## Task brief
Copy out, word for word, everything from the line containing "What distance keeps" down to the end of the listing.

## Exercise inputs
-- start --

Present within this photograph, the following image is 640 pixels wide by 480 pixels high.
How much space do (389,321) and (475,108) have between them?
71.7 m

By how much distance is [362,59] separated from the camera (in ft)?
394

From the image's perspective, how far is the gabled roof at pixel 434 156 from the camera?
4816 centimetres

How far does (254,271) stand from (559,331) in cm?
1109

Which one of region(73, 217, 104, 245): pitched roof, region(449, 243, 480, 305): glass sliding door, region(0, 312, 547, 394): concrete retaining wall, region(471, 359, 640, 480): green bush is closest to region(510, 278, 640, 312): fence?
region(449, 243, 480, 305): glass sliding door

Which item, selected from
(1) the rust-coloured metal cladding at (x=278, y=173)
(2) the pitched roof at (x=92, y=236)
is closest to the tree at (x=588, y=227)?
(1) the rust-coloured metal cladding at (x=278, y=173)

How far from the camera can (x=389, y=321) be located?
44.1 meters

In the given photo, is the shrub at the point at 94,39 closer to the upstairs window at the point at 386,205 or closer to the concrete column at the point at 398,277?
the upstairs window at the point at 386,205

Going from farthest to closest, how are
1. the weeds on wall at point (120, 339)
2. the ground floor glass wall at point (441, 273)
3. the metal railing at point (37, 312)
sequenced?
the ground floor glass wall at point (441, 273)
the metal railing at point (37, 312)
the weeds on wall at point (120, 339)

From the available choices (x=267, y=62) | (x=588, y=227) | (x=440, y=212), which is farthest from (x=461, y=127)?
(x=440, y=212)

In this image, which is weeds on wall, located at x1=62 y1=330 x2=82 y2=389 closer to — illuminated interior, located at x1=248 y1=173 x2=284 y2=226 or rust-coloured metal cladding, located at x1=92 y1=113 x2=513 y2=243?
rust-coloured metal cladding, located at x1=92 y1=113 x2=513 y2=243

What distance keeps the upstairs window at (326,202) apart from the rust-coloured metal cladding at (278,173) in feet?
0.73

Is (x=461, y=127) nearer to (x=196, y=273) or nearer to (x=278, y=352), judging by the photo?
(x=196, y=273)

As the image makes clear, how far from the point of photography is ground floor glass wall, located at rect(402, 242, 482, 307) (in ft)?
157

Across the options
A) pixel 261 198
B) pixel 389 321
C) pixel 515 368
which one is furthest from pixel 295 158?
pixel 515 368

-- end --

## Exercise solution
What distance keeps the upstairs window at (326,202) apart from the rust-coloured metal cladding at (278,173) in feet?
0.73

Is (x=461, y=127) nearer to (x=196, y=273) or nearer to (x=278, y=352), judging by the photo?
(x=196, y=273)

As the image makes clear, how far from the point of photography is ground floor glass wall, located at rect(402, 242, 482, 307) (in ft)?
157

Across the options
A) pixel 261 198
B) pixel 389 321
C) pixel 515 368
which one is furthest from pixel 295 158?
pixel 515 368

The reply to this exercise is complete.